2. Don’t be a 'sucker' for trading prices, nor be 'too clever'! Many people want to earn a bit more, listing assets priced at 7 dollars for sale at 7.5 dollars, or wanting to sell quickly at 6.5 dollars. Both operations are extremely dangerous! Deviating too much from the market price will be directly identified as 'knowingly trading dirty money'; even if you genuinely didn’t know, you will have to spend a lot of time proving it. Why put yourself through that? Follow the market price and prioritize stability.

3. Trade with acquaintances; remember 'receive money before transferring assets'! Prioritize connecting with reliable friends you have known for more than six months, and don’t trust those online strangers with 'instant settlement' or 'high premiums'. Moreover, you must confirm that the money has arrived and is accurate before transferring the corresponding assets; don't reverse this step! Additionally, check the other party's funds: they should have been settled for more than 3 days, with no recent frequent large inflows and outflows, to avoid receiving suspicious funds that 'come in today and go out tomorrow'.

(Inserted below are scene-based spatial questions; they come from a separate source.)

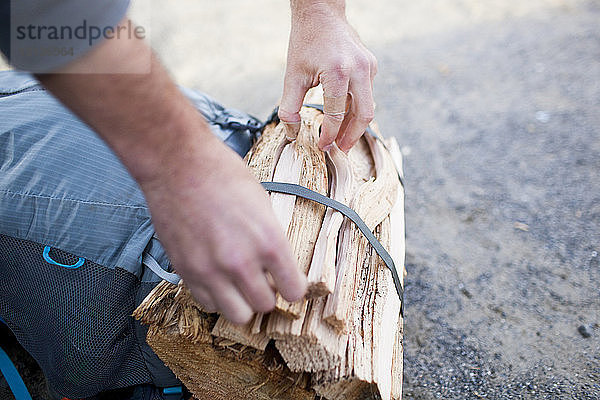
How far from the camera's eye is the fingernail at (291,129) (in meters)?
1.72

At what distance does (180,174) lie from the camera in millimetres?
866

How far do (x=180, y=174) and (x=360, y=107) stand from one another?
35.4 inches

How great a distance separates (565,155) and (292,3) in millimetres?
2308

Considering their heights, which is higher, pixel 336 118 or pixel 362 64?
pixel 362 64

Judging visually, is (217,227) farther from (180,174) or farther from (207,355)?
(207,355)

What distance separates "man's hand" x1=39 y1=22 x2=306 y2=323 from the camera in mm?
834

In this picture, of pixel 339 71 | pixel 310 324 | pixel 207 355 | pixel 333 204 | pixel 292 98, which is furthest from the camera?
pixel 292 98

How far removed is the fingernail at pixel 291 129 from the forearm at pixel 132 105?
856 mm

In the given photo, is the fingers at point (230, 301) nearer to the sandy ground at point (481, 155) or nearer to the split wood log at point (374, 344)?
the split wood log at point (374, 344)

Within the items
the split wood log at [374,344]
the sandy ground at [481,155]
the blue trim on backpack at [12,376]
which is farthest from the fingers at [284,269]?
the blue trim on backpack at [12,376]

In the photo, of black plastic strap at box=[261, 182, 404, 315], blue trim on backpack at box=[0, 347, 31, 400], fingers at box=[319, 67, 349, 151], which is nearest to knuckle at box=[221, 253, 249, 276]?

4. Withdraw small amounts slowly; don't clash with risk control head-on! Even if you make a small target, don't think about withdrawing everything at once! I have a friend who made 12 million and insisted on transferring it all in one day; as a result, the card was frozen directly, and he had to run to the bank three times and submit a bunch of proofs to unfreeze it. The correct operation is: split the amount, extend the time, for example, withdraw 200,000 daily using payment tools, or transfer slowly over 3-6 months; using time for safety is better than anything.

5. Keep good transaction vouchers; better safe than sorry! Don’t find it troublesome; save the records and reconciliation screenshots of each transaction. In case the bank needs proof of the source of funds, these are your 'golden tickets.' I have set up a dedicated folder where I keep 8 years of transaction records. Even if occasionally questioned, just pull them out, and it’s all settled, saving a lot of trouble.

Finally, let's say something from the heart.

Making money in the crypto space is already tough enough; don’t mess up at this last step of withdrawal! Remember: compliance is always more important than speed; it's okay to be slow, at least the money is yours; rushing can lead to pitfalls, wasting years of hard work.